Grupo de Contacto Internacional inicia missão política de dois dias

O Grupo de Contacto Internacional (GCI) para a Venezuela inicia hoje em Caracas uma missão política, na qual Portugal está representado pelo secretário de Estado das Comunidades Portuguesas, José Luís Carneiro.

Grupo de Contacto Internacional inicia missão política de dois dias

Grupo de Contacto Internacional inicia missão política de dois dias

O Grupo de Contacto Internacional (GCI) para a Venezuela inicia hoje em Caracas uma missão política, na qual Portugal está representado pelo secretário de Estado das Comunidades Portuguesas, José Luís Carneiro.
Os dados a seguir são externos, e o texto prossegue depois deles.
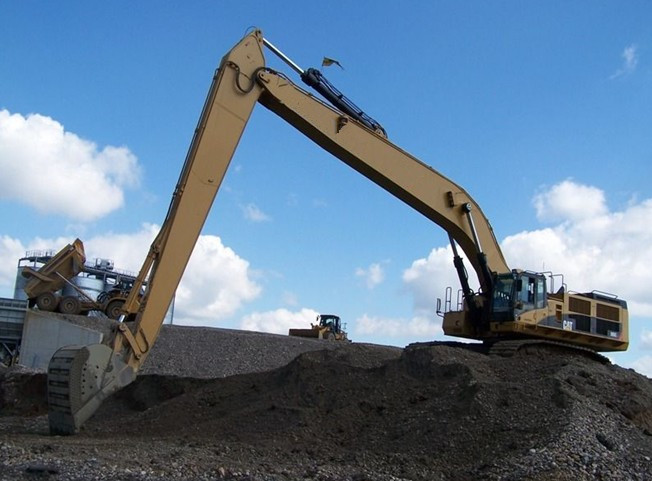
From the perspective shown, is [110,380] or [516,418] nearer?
[516,418]

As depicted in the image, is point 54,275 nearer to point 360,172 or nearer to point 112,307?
point 112,307

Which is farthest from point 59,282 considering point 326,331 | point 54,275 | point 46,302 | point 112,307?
point 326,331

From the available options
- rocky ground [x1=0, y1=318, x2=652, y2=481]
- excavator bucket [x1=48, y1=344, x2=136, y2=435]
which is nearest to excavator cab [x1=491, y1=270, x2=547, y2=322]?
rocky ground [x1=0, y1=318, x2=652, y2=481]

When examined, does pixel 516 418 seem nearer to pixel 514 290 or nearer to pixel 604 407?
pixel 604 407

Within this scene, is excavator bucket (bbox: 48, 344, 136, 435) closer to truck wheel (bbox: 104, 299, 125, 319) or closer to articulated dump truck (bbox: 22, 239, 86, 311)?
articulated dump truck (bbox: 22, 239, 86, 311)

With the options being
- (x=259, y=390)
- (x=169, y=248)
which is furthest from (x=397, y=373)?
(x=169, y=248)

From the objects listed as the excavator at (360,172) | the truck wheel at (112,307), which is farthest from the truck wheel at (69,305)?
the excavator at (360,172)

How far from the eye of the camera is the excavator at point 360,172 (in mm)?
11195

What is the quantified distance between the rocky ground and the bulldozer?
21.7m

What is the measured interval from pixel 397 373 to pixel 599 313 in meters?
6.52

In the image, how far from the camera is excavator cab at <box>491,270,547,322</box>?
1510 cm

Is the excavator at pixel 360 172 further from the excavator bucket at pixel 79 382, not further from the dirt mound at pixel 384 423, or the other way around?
the dirt mound at pixel 384 423

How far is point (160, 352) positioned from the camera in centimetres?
2580

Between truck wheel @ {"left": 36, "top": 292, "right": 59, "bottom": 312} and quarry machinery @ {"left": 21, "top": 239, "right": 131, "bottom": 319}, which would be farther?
truck wheel @ {"left": 36, "top": 292, "right": 59, "bottom": 312}
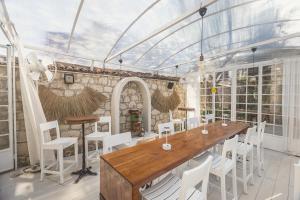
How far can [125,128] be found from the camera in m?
4.41

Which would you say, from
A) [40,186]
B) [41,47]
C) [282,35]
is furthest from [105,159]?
[282,35]

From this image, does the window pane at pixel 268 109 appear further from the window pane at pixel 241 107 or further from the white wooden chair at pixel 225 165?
the white wooden chair at pixel 225 165

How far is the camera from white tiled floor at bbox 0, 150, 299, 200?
2.03 metres

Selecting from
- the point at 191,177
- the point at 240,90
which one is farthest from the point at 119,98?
the point at 240,90

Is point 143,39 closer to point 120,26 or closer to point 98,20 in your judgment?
point 120,26

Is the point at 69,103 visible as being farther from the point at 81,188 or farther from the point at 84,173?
the point at 81,188

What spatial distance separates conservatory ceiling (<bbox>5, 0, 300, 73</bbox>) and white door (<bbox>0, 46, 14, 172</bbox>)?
0.65 m

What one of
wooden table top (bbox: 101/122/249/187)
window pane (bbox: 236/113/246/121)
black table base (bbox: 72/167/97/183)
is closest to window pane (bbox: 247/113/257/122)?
window pane (bbox: 236/113/246/121)

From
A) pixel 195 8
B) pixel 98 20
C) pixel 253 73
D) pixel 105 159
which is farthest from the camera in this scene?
pixel 253 73

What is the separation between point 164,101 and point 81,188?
362cm

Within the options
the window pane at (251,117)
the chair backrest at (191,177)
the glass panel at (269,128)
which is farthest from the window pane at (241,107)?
the chair backrest at (191,177)

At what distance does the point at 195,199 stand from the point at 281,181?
215 centimetres

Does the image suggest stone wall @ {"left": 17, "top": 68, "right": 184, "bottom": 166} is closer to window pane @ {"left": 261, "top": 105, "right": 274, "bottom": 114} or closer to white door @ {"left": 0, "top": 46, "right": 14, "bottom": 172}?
white door @ {"left": 0, "top": 46, "right": 14, "bottom": 172}

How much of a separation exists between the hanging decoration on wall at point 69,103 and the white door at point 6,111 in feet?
1.60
O envio desta missão política saiu da reunião que o GCI efetuou na semana passada na capital costa-riquenha, São José,

Dessa reunião saíram três decisões: estabelecer a título permanente, em Caracas, um grupo de apoio à ação humanitária, agendar reuniões com o Grupo de Lima e com a Comunidade dos Países do Caribe (que ainda estão a ser marcadas), e enviar uma missão política à Venezuela.

O GCI enviou entre janeiro e maio cinco delegações de nível técnico e diplomático e decidiu promover uma missão para âmbito político tendo em conta a degradação da situação social e política na Venezuela.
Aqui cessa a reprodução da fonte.